• _Problems to solve_:
1) In the forum thread, what reason does zadiac give for why the same article keeps coming back?
2) From the forum thread, write out the part that opens with the words containing "## BumbleBee (11/10/15)" and closes with "before they post.".

[Opening Passage to read section]

# Check this out.. true or false



## dwayne19420 (11/10/15)

http://diyzone.tips/e-cigarettes-fo...sing-ingredients-than-regular-cigarettes.html

Sent from my GT-I9500 using Tapatalk


----------



## zadiac (11/10/15)

That is a very old thing and was proven to be false.

Reactions: Agree 1


----------



## BumbleBee (11/10/15)

Oh for F sakes, we are never going to be rid of that S*** "article"!

Reactions: Agree 1


----------



## zadiac (12/10/15)

It's because people don't search the forum before they post.


----------



## Eequinox (12/10/15)

dwayne19420 said:


> http://diyzone.tips/e-cigarettes-fo...sing-ingredients-than-regular-cigarettes.html
> 
> Sent from my GT-I9500 using Tapatalk


all 100% true and to add to this you are going to grow purple horns and a third testicle 14 ingrown toe nails and a yellow tongue this is the internet so it MUST be true

Reactions: Like 2


----------



## dwayne19420 (12/10/15)

Eequinox said:


> all 100% true and to add to this you are going to grow purple horns and a third testicle 14 ingrown toe nails and a yellow tongue this is the internet so it MUST be true


Lol ha ha ha made my day had a good laugh... yaa these over dramatic people trying to kill the vibe oh well at least .

Sent from my GT-I9500 using Tapatalk

Reactions: Like 1


----------



## dwayne19420 (12/10/15)

BumbleBee said:


> Oh for F sakes, we are never going to be rid of that S*** "article"!

[Closing Passage to read section]
[Opening Data to examine section]

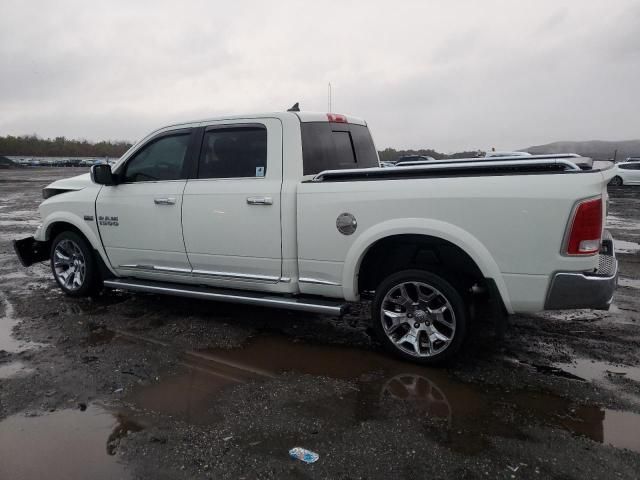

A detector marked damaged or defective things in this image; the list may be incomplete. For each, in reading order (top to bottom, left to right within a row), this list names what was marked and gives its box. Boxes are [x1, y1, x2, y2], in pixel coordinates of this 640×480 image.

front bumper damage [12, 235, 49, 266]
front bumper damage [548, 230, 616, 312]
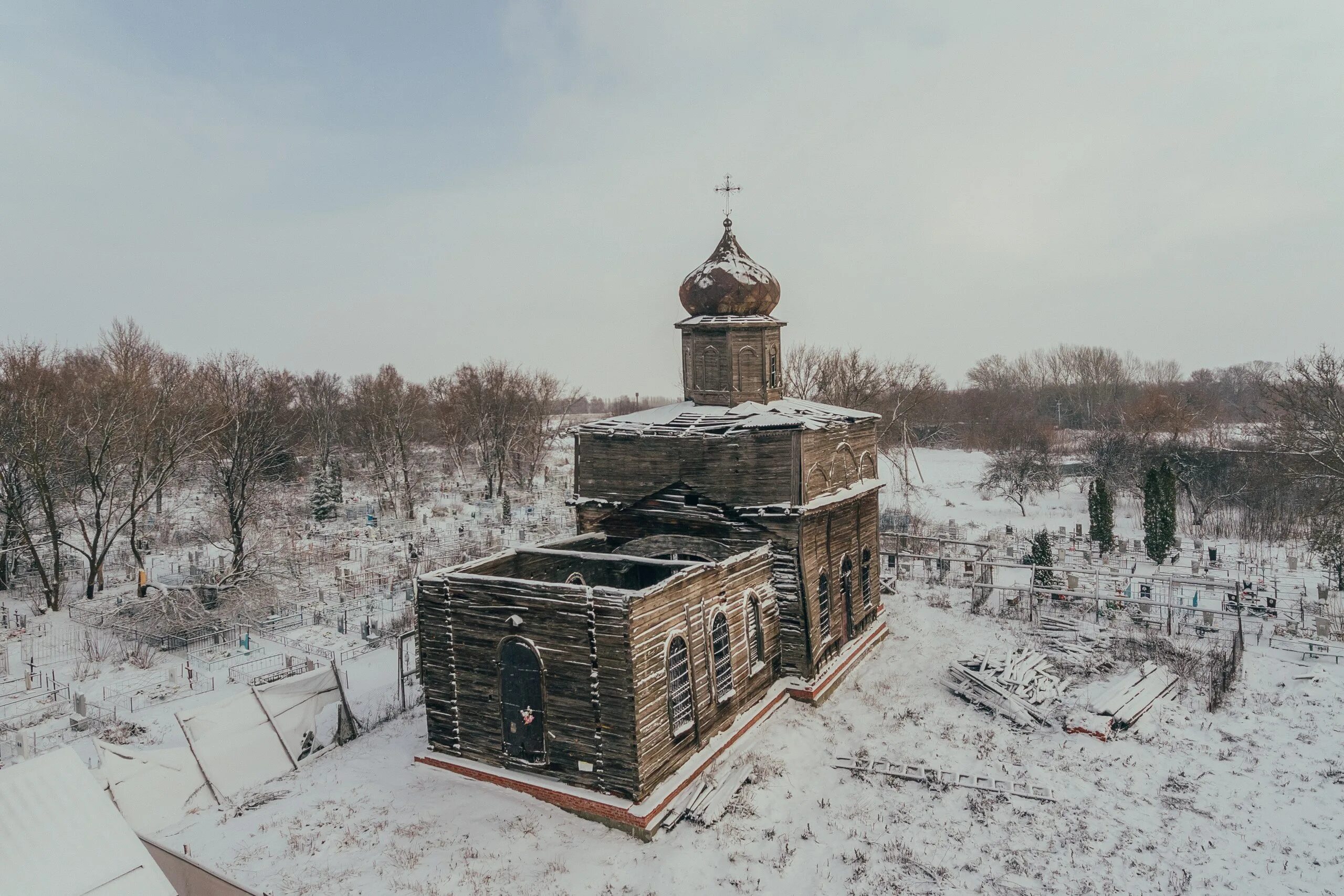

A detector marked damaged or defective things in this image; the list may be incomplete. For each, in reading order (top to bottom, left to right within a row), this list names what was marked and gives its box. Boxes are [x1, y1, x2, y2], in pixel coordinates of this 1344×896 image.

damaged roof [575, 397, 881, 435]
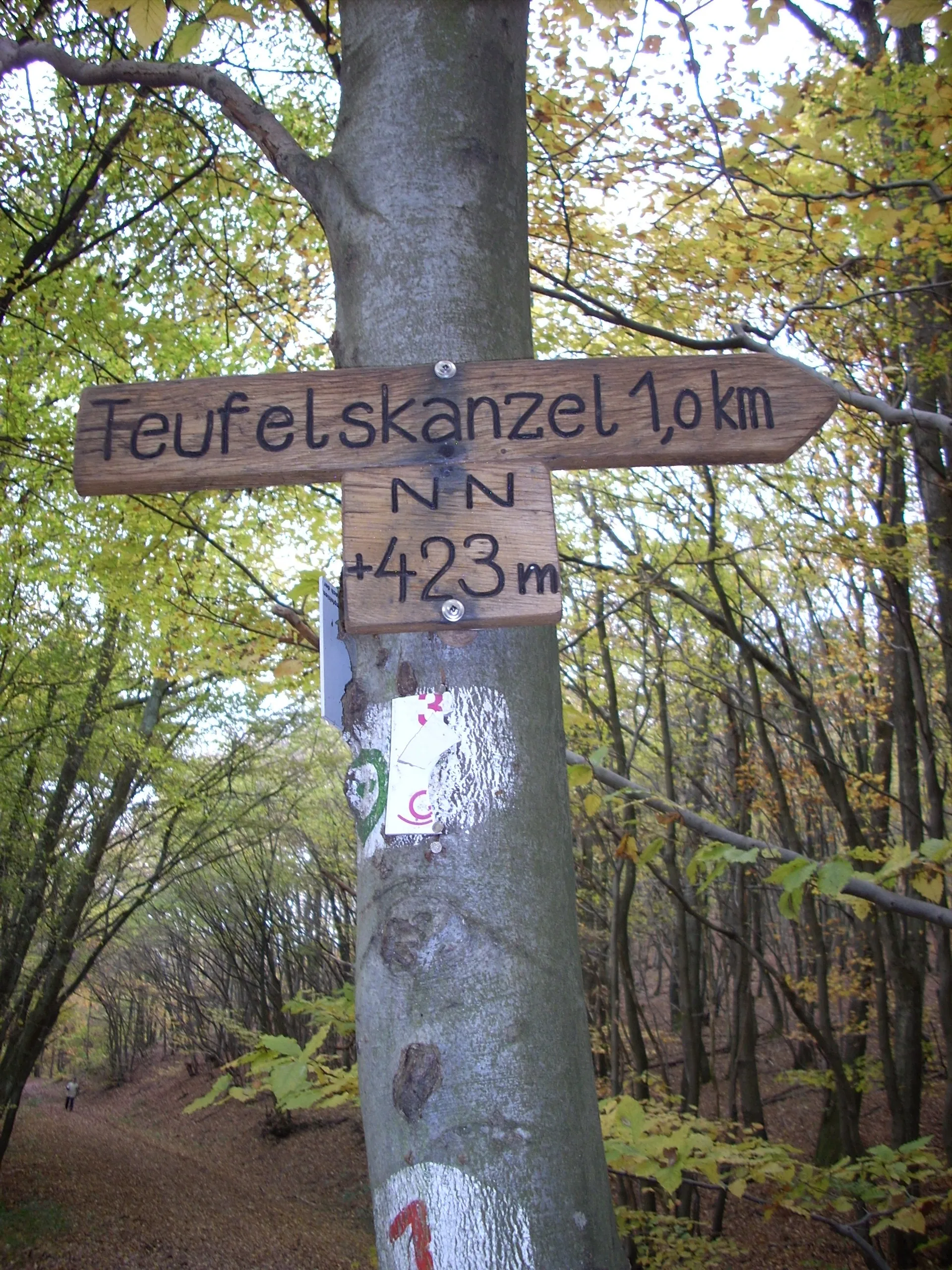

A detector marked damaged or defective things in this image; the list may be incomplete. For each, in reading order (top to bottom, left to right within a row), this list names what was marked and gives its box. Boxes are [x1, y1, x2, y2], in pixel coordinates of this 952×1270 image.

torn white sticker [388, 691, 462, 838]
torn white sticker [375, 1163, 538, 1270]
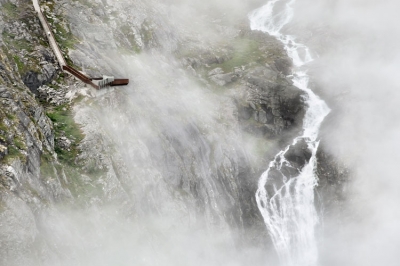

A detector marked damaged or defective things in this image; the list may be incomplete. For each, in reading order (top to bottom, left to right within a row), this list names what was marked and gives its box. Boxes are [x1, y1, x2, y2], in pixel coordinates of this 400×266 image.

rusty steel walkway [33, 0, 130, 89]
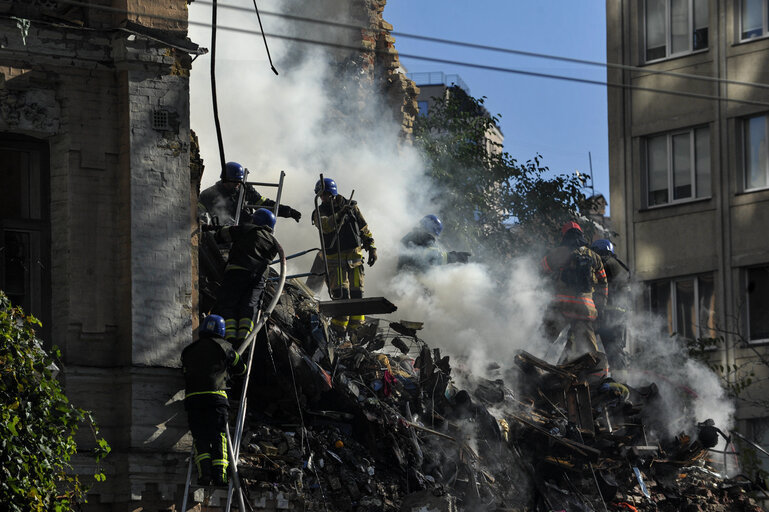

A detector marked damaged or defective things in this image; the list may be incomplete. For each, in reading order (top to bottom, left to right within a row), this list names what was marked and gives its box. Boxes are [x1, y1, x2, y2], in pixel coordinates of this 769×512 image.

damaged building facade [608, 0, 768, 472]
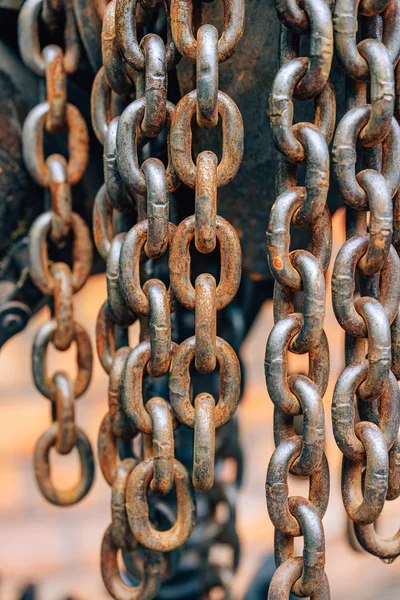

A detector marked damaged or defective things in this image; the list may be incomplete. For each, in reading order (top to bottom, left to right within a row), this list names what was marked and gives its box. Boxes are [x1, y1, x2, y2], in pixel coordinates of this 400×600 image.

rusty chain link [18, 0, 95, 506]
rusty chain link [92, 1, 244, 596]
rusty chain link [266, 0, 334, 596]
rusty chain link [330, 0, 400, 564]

[Closing Data to examine section]
[Opening Data to examine section]

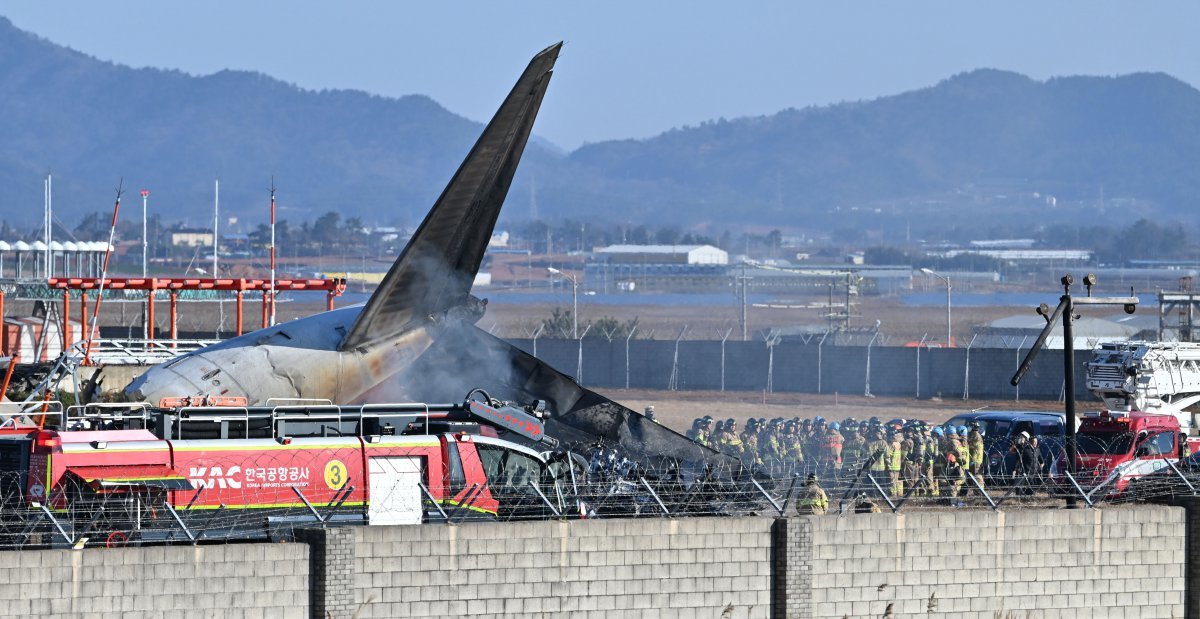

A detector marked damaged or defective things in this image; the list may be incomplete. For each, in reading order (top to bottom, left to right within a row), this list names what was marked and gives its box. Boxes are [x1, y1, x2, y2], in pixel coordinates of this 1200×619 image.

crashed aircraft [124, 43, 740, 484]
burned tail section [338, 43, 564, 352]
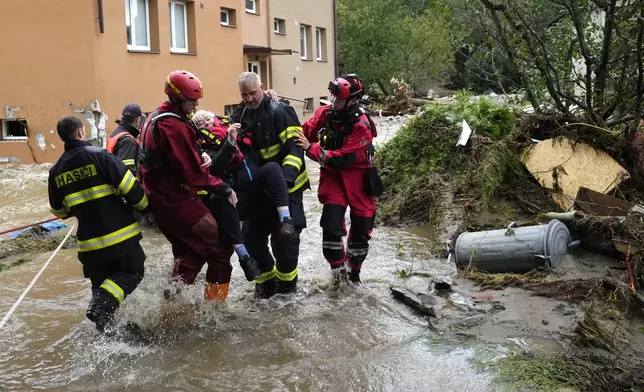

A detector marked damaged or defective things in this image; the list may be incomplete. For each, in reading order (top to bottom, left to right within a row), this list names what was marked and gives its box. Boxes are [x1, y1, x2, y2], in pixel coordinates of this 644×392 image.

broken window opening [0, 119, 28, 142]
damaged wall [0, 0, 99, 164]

[Closing Data to examine section]
[Opening Data to examine section]

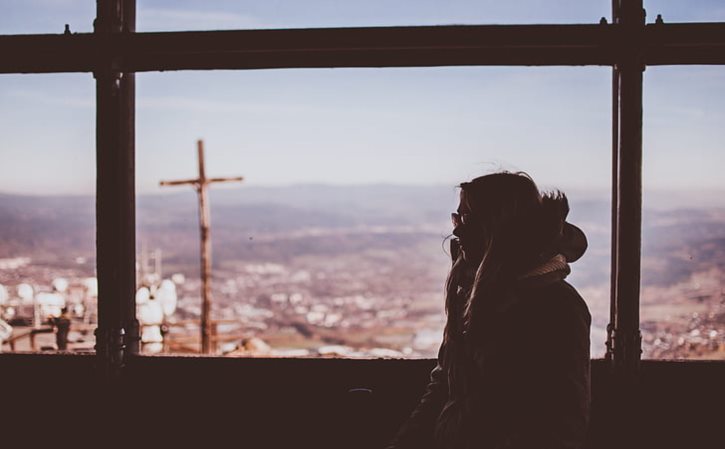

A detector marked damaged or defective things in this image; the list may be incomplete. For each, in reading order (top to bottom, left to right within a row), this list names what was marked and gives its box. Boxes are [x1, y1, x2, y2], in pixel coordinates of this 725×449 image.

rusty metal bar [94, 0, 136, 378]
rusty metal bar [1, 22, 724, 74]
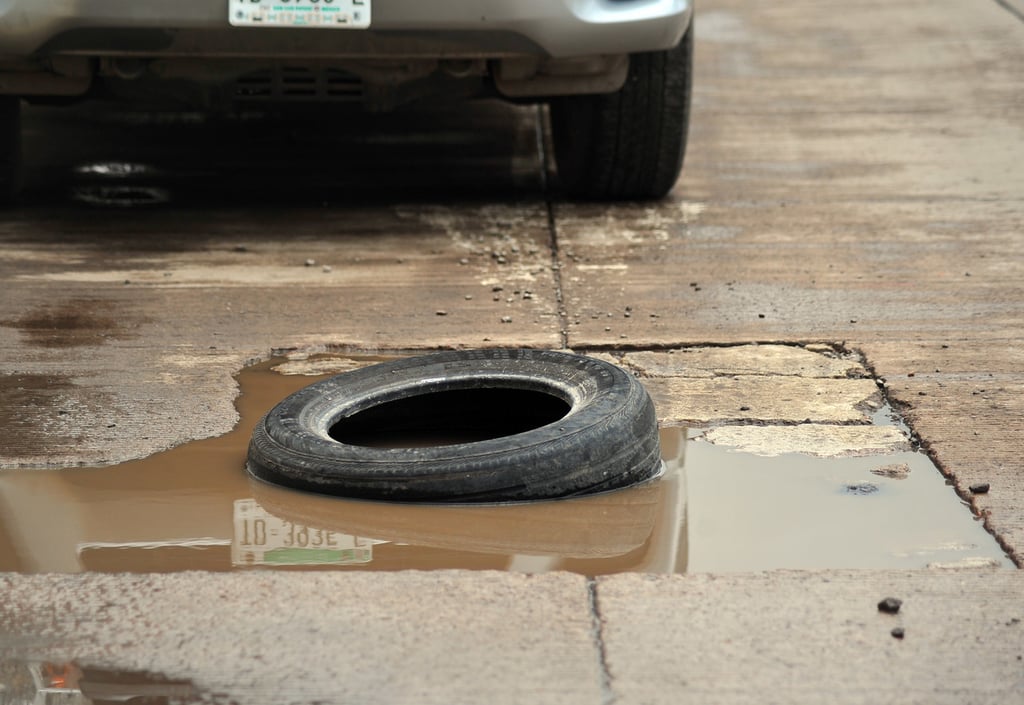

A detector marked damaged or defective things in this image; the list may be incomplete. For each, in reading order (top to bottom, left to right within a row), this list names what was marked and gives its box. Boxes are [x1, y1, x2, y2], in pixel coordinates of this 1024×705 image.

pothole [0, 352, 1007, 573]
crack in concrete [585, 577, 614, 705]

[Closing Data to examine section]

• _Exercise solutions_:
1) People don't search the forum before they post.

2)
## BumbleBee (11/10/15)

Oh for F sakes, we are never going to be rid of that S*** "article"!

Reactions: Agree 1


----------



## zadiac (12/10/15)

It's because people don't search the forum before they post.